* [EXERCISE TASKS]
• a. Transcribe the stretch of the commentary on Trump from "Seventh, and the" through "they so wished.".
• b. In the commentary on Trump, what rating does the mainstream media have to maintain to reach the masses?
• c. Take the commentary on Trump further from its last sentence.
*** PROVIDED PASSAGE ***
The Trump brand will take another hit, hurting him in what may be his weakest spot.

Sixth, there’s the media. The mainstream is actually in a bit of a bind; they have to maintain a PG rating to reach the masses, which means they can’t go into detail about the report, but without those details the full impact will be blunted. It’ll come across as just another contested fact, the “unverified” angle will dominate the coverage, and people will entrench instead of change their minds. Social media, however, can get as nasty as it wants. The allegations are nearly perfect for going viral, so this could ring across the internet for a very, very long time.

Seventh, and the main reason why I’m writing this, is that the President of the US is also the Commander-in-Chief of the military. They’re a rather proud and patriotic group of people, sworn to defend the US against a foreign enemy. So if any of them read this…

Speaking separately in June 2016, Source B (the former top level Russian intelligence officer) asserted that TRUMP’s unorthodox behavior in Russia over the years had provided the authorities there with enough embarrassing material on the now Republican presidential candidate to be able to blackmail him if they so wished.

… their definition of “foreign enemy” might expand a bit.

Eighth, Trump isn’t President yet. He can’t be impeached. He’s already been elected by the Electoral College. I’m not an expert here, I’ll admit, but the only way I know of to prevent Trump from becoming President is if he agrees to step down first. That would be an admission of guilt on his part, and ain’t likely. This leaves the US in an odd legal limbo, where nothing can happen… until Trump takes the oath of office, after which anything can happen.

Ninth, there’s the Kremlin. There was quite a bit of debate about whether or not they were trying to get Trump into office, hurt Clinton, or just throw a monkey wrench into US politics. Eichenwald claims that they stopped promoting Trump when it looked like that “grab’em” video would sink his campaign; if that’s true, and it’s also true they have kompromat on him, it might signal they’d intentionally leak said video to throw the US into further chaos. Currently, though, the sources most likely to be pushing Russian propaganda are taking the “fake news” and “4chan did it” angles.
*** End of PROVIDED PASSAGE ***
*** COLLECTED DATA ***
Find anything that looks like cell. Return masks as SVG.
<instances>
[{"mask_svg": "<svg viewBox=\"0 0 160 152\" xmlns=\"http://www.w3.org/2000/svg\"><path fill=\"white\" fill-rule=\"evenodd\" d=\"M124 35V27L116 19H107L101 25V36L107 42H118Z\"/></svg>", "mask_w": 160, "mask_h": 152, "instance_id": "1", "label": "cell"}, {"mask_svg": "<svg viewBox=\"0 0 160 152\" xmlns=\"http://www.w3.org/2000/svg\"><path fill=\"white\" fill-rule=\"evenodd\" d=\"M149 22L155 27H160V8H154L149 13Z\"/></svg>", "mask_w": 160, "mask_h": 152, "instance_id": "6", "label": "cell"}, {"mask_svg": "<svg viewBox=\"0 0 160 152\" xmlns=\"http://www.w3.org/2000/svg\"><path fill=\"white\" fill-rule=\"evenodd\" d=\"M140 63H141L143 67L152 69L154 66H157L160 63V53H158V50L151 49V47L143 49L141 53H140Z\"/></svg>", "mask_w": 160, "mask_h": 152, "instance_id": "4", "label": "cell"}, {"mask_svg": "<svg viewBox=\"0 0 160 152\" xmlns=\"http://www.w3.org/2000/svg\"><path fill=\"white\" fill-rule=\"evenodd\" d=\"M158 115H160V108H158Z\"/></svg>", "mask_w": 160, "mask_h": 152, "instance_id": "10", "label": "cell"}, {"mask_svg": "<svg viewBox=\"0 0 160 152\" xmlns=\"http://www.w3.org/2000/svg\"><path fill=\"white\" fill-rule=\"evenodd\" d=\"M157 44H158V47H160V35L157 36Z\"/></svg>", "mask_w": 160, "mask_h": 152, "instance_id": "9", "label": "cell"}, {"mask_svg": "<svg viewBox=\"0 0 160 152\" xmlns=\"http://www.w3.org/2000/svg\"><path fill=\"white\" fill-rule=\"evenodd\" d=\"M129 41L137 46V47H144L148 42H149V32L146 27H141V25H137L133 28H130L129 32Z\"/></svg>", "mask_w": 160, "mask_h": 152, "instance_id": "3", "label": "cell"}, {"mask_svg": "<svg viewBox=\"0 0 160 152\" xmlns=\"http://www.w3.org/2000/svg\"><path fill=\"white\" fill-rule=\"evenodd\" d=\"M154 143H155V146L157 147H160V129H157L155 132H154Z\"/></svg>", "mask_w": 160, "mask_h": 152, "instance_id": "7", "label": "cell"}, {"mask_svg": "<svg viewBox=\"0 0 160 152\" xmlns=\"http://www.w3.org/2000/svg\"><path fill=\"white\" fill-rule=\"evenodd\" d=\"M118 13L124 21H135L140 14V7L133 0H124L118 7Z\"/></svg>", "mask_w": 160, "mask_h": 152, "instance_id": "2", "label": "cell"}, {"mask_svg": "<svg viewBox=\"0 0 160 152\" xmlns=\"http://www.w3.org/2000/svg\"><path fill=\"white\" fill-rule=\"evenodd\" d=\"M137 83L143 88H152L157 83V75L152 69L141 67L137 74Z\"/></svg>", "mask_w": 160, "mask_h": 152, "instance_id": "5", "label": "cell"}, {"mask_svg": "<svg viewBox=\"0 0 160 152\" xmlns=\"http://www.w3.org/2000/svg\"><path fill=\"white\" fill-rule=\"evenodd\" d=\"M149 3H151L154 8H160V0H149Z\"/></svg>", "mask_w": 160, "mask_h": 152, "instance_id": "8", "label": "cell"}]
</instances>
*** End of COLLECTED DATA ***
* [ANSWER SECTION]
• a.
Seventh, and the main reason why I’m writing this, is that the President of the US is also the Commander-in-Chief of the military. They’re a rather proud and patriotic group of people, sworn to defend the US against a foreign enemy. So if any of them read this…

Speaking separately in June 2016, Source B (the former top level Russian intelligence officer) asserted that TRUMP’s unorthodox behavior in Russia over the years had provided the authorities there with enough embarrassing material on the now Republican presidential candidate to be able to blackmail him if they so wished.

• b. A PG rating.

• c.
Tenth, we have the Republican party. Their loyalties are currently tugged a million ways to Sunday. Most of them are at least tolerant of Trump, given how quickly many of them backtracked after denouncing Trump over the aforementioned video. But most of them are also suspicious of Russia. Most have similar views as the military. Some of them have read this report. At best, they’ll have to endure this humiliation and a wave of angry voters demanding an investigation. At worst, they have the choice of tossing Trump under the bus, alienating a large group of voters, or let this scandal spread like a cancer through their party.

So, what does all this add up to? Here’s what I figure: the next ten days are going to be some of the messiest politics we’ve seen in the US. There are going to be a lot of heated meetings behind closed doors, trying to figure out what do on or before Inauguration Day. Trump is going to stick with denials, and wait until he is sworn in; after which, a swift purge of the Republican party is his probable first move given his current actions. The Kremlin will probably continue saying there is no kompromat. The Democrats aren’t going to change course.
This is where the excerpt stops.